**Provided text**

------------------------------------

Join Natera as a Senior DevOps Engineer focused on Observability, where you will establish observability standards, lead automation efforts, and mentor engineers. You will design and manage a code-driven Datadog observability platform, ensuring end-to-end visibility into applications and infrastructure. This role demands expertise in Datadog and cost-effective observability at scale. You will collaborate with various teams to standardize monitoring and logging practices. This hands-on position requires managing all configurations through Terraform, APIs, and CI/CD workflows. Mentorship and internal training program development are also key responsibilities.

Requirements

  • Bachelor’s degree in Computer Science, Engineering, Mathematics, Physics or a related technical field
  • 5+ years of experience in DevOps, Site Reliability Engineering, or related roles with a strong focus on observability and infrastructure as code
  • Hands-on experience managing and scaling Datadog programmatically using code-based workflows (e.g. Terraform, APIs, CI/CD)
  • Deep expertise in Datadog including APM, logs, metrics, tracing, dashboards and audit trails
  • Proven experience integrating Datadog observability into CI/CD pipelines (e.g. GitLab CI, AWS CodePipeline, GitHub Actions)

------------------------------------

**Set task a**
Reproduce the job posting starting at "Requirements" and ending at "Terraform, APIs, CI/CD)", with "Site Reliability Engineering" renamed to "Platform Engineering".

**Supplied records**

------------------------------------

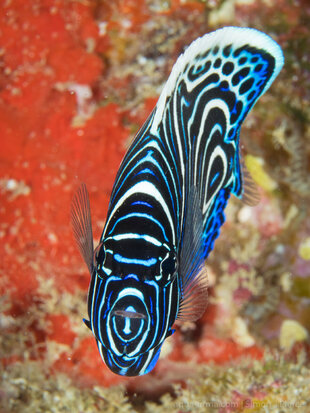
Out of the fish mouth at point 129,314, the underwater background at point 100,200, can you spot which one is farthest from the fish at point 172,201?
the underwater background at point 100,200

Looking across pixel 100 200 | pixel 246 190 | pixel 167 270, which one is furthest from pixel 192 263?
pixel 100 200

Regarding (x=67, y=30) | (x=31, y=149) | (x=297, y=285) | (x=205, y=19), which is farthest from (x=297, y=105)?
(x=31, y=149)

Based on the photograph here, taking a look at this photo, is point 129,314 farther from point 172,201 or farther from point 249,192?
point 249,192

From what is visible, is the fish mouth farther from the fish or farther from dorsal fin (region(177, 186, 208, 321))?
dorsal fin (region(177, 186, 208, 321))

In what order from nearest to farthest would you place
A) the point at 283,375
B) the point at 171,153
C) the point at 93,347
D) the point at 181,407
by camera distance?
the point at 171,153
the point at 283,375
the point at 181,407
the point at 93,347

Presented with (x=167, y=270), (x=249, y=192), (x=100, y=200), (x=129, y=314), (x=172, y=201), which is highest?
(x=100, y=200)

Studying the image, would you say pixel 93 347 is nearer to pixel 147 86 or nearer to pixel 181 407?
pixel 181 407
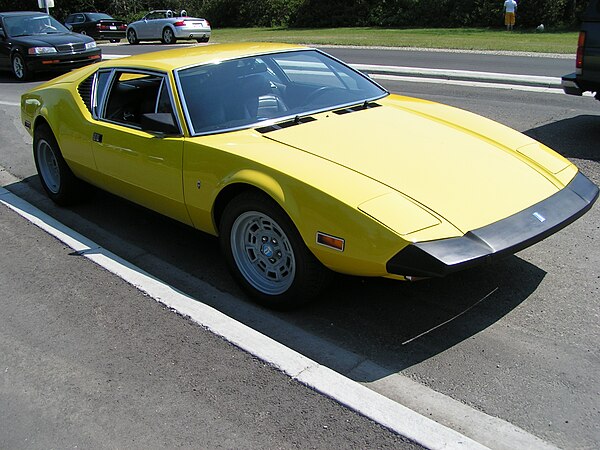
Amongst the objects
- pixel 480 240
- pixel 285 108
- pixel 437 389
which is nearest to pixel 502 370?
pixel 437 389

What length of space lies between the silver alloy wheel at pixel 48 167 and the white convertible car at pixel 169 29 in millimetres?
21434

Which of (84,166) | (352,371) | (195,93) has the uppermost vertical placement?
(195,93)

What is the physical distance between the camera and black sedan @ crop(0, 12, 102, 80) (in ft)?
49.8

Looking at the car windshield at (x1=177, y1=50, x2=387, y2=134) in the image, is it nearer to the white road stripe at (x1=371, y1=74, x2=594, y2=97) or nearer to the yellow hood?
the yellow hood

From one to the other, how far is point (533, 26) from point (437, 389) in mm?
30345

------------------------------------

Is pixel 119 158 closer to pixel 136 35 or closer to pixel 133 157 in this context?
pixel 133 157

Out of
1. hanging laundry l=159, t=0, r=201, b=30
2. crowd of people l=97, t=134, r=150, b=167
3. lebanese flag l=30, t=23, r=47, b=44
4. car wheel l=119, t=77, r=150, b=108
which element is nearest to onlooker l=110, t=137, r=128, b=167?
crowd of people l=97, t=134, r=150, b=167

------------------------------------

**Set task b**
List every line of the records that contains the string "distance". Case counts.

**Worked solution a**
Requirements

  • Bachelor’s degree in Computer Science, Engineering, Mathematics, Physics or a related technical field
  • 5+ years of experience in DevOps, Platform Engineering, or related roles with a strong focus on observability and infrastructure as code
  • Hands-on experience managing and scaling Datadog programmatically using code-based workflows (e.g. Terraform, APIs, CI/CD)

**Worked solution b**
by camera distance?
What is the physical distance between the camera and black sedan @ crop(0, 12, 102, 80) (in ft)?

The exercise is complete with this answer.